On the right flank, Eamon’s knights, the Fists of Haelyn, lined themselves out against oncoming fhmorien giants. They would remain locked in a terrible struggle against the abominations for the entire battle, receiving several charges, giving up only their lives but not an inch of the field.
On the left, Vertico Dhareils knights held their own against the Blood Skull cavalry. One knight in two was killed or fell from his horse, but the unit fought on. For every half-breed that met them, one in three left the field with their life.
At the field’s center, the Skullcrush banner – an ashen pole fixed with skulls of every humanoid imaginable – stood and around it the fiercest of the fighting was to be found. Young half-brothers, Khael and Edmund found themselves in the press alongside Rogr Dhariel, facing down foes tall as two men. The leader of the ogres strode out proudly ahead of his troops and challenged any of the humans that thought themselves a match to try their mettle. Khael, Edmund and Rogr all responded in kind, and met the ogre in a small clearing amongst the carnage. The ogre charged forward, its thick, powerful legs eating up the distance between the champions. In its hands, a tree-trunk sized club swung in wide arcs. Now, a terrible blow to Khael, driving him to the earth, the darkness falling about his eyes. Striking like lions, Edmund and Rogr cut into the ogre. Enraged rather than finished, the beast takes the measure of Rogr and the young warlock, leaving them in a heap in the blood and the mud and the dying men.
Sir Frederick’s light horse were at the heart of the battle and, having seen Khael, Edmund and Rogr Dhariel all fall beneat the ogre’s heavy blows, the knight knew what he had to do.
‘LAAAAANCE!’, Ser Frederick bellowed, extending an open hand. A man in the unit furnished a lance and admonished the good knight to ‘go with god’. And so Ser Frederick rode once more into the jaws of death.

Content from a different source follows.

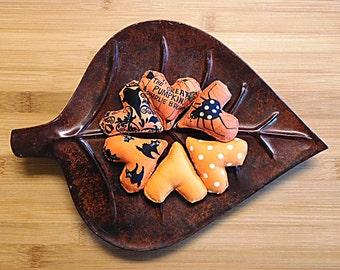 Halloween Hearts in Orange and Black Primitivei Bowl Fillers Ornaments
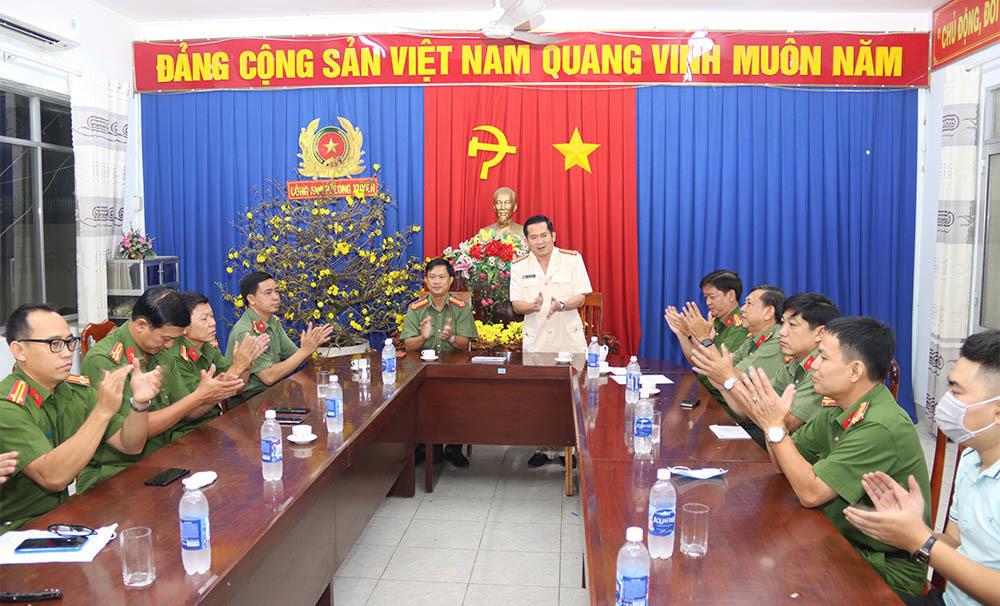 Đại tá Đinh Văn Nơi thưởng 'nóng' sáng mùng 1 Tết cho đội bắt cướp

The tree trunk whooshed through the air and nearly crushed Sir Frederick, who reigned his horse out of the way at the last moment, sacrificing his shield, his arm nearly breaking under the blow. Seeing his moment of opportunity, he leveled his lance and sent it piercing through the beast’s neck. The iron tip entered below the jaw and piled through out the back of its head, the darkness falling fast around its eyes.

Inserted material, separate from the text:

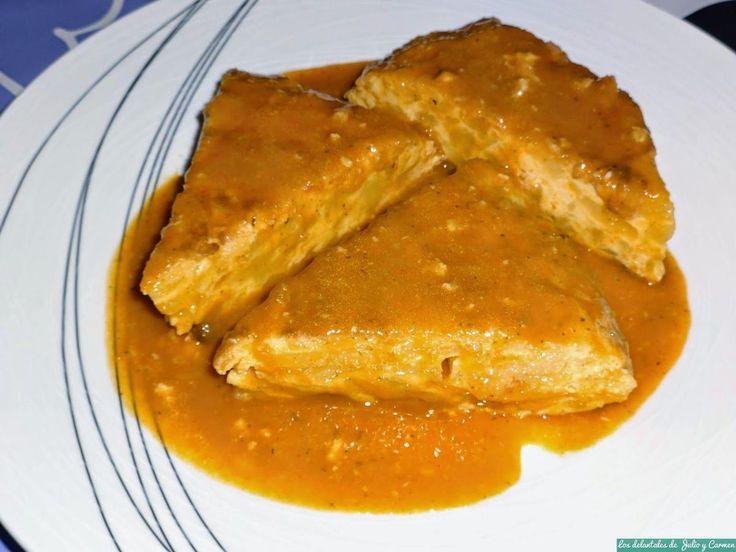 Cómo preparar una tortilla guisada o en salsa. ¡Apunta la receta!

In the ensuing press, Sir Frederick is felled by his wounds, but recovered by his men.
The press swirled everywhere, and everywhere the cry of the dying, the clash of sword and shield. As when thunderheads come roaring down from mountains over the plains and the very earth shudders under the thunder, so the earth did shake with the armored tread of armies and the air did ring with the iron song of battle. Everywhere one would look, there was nothing but death.

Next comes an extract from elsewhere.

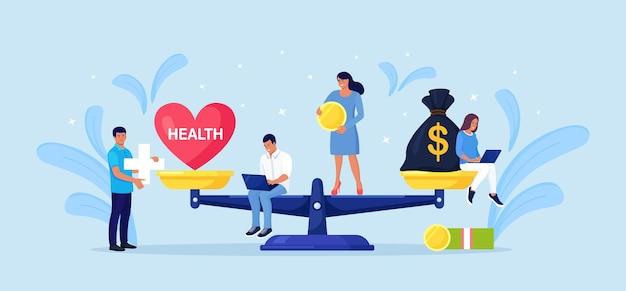 Geld en gezondheid balans. gezondheidszorg, rijkdom verdienen op schalen. stapel contant geld versus rood hart op schaal. onevenwicht tussen levensstijl en werk. kleine mensen vergelijken zakelijke stress en gezond leven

Baron Ector and his bodyguard, seeing Eamon’s men hard pressed, charged to their rescue and delivered smarting blows to their foe, driving them back and giving succor to the knights of Haelyn. The King’s Crossbows, atop a hill, fired their machines into any enemy that revealed themselves, and it is said that the Bloodskull word for the crossbow is the same as their word for death.
The day drew long, the field mired now in a soupy mixture of blood and mud, the snow melted and trampled away in the carnage. Here and there, the leaderless Bloodskullers, bested in tests of arms by the Dhoesone knights, soon followed their fallen champions to the gates of death. At the Baron’s behest, reserves were called forward to relieve exhausted men, and, seeing fresh warriors coming to the field, the Bloodskull forces were broken at last.
Until darkness fell or their horses gave out, the men of Dhoesone pursued the half-breeds, leaving none alive.